(DATA SECTION)
────────────────────────────────────────

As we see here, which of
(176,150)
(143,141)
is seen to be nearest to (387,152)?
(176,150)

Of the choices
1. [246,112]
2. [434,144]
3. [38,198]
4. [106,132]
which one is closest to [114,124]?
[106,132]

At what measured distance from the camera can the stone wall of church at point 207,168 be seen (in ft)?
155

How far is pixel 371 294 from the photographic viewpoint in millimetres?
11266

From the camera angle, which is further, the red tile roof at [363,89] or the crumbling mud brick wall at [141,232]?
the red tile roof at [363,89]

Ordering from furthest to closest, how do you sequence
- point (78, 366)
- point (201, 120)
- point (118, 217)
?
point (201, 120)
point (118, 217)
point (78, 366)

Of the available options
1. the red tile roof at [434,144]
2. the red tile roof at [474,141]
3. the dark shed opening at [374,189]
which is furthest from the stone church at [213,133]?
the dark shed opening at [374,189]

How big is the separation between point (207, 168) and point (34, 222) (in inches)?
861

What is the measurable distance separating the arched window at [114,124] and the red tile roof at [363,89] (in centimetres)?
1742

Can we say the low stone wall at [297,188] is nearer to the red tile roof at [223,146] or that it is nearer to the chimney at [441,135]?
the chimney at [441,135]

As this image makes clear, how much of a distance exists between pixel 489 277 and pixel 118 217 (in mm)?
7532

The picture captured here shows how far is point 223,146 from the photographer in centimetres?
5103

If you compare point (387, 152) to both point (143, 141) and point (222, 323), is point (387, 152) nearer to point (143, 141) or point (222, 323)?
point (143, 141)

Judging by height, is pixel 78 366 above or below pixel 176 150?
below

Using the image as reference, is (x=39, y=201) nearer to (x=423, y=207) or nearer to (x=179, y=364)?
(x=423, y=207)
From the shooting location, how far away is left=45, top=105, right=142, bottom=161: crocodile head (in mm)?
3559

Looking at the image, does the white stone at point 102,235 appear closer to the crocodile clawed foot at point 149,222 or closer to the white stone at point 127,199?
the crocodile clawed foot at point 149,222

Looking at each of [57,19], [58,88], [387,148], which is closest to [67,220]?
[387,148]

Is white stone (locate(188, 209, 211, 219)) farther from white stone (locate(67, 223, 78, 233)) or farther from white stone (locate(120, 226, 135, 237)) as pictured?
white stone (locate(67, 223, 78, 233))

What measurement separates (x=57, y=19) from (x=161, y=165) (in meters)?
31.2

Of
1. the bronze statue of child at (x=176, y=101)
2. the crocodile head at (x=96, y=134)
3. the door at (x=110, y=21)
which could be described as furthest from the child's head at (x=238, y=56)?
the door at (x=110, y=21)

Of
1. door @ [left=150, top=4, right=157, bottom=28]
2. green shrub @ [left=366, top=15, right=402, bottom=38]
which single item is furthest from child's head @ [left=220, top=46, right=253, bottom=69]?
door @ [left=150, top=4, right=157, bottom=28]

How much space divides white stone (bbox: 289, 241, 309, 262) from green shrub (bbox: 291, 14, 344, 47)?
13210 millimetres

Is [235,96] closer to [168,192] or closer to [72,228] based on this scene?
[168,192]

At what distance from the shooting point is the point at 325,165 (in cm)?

────────────────────────────────────────

(PROBLEM REQUIREMENTS) Substitute "round window" for "arched window" throughout the items above, and reproduce them with nothing else changed.

(TASK SOLUTION)
As we see here, which of
(176,150)
(143,141)
is seen to be nearest to (387,152)?
(176,150)

Of the choices
1. [246,112]
2. [434,144]
3. [38,198]
4. [106,132]
which one is closest to [114,124]?
[106,132]

At what measured distance from the camera can the stone wall of church at point 207,168 be seen (in ft)?
155

How far is pixel 371 294 from the photographic viewpoint in millimetres?
11266

From the camera angle, which is further, the red tile roof at [363,89] or the crumbling mud brick wall at [141,232]?
the red tile roof at [363,89]

Ordering from furthest to closest, how do you sequence
- point (78, 366)
- point (201, 120)
- point (118, 217)
?
point (201, 120)
point (118, 217)
point (78, 366)

Of the available options
1. the red tile roof at [434,144]
2. the red tile roof at [474,141]
3. the dark shed opening at [374,189]
which is furthest from the stone church at [213,133]?
the dark shed opening at [374,189]

How big is the separation between point (207, 168) and point (34, 222) (in inches)?
861

What is the measurable distance separating the round window at [114,124] and the red tile roof at [363,89] (in centimetres)?
1742

Can we say the low stone wall at [297,188] is nearer to the red tile roof at [223,146] or that it is nearer to the chimney at [441,135]?
the chimney at [441,135]

As this image makes clear, how much of a distance exists between pixel 489 277 and pixel 118 217 (in mm)?
7532

The picture captured here shows how far is point 223,146 from the photographer in centimetres?
5103

If you compare point (387, 152) to both point (143, 141) and point (222, 323), is point (387, 152) nearer to point (143, 141) or point (222, 323)?
point (143, 141)

Judging by height, is pixel 78 366 above or below pixel 176 150?
below

Using the image as reference, is (x=39, y=201) nearer to (x=423, y=207) or nearer to (x=179, y=364)?
(x=423, y=207)
From the shooting location, how far away is left=45, top=105, right=142, bottom=161: crocodile head (in mm)?
3559

Looking at the image, does the white stone at point 102,235 appear closer to the crocodile clawed foot at point 149,222 or closer to the white stone at point 127,199?
the crocodile clawed foot at point 149,222

Looking at each of [57,19], [58,88], [387,148], which is closest to [67,220]?
[387,148]

Is white stone (locate(188, 209, 211, 219)) farther from white stone (locate(67, 223, 78, 233)) or farther from white stone (locate(120, 226, 135, 237)) as pictured?
white stone (locate(67, 223, 78, 233))

What measurement separates (x=57, y=19) from (x=161, y=165) (in meters)?
31.2

Of
1. the bronze statue of child at (x=176, y=101)
2. the crocodile head at (x=96, y=134)
3. the door at (x=110, y=21)
which could be described as furthest from the child's head at (x=238, y=56)?
the door at (x=110, y=21)

Of
1. door @ [left=150, top=4, right=157, bottom=28]
2. green shrub @ [left=366, top=15, right=402, bottom=38]
which single item is furthest from child's head @ [left=220, top=46, right=253, bottom=69]?
door @ [left=150, top=4, right=157, bottom=28]

How much space divides white stone (bbox: 289, 241, 309, 262) from green shrub (bbox: 291, 14, 344, 47)?
13210 millimetres

Is [235,96] closer to [168,192] or closer to [72,228] based on this scene?
[168,192]

At what distance from the shooting point is the point at 325,165 (in cm)?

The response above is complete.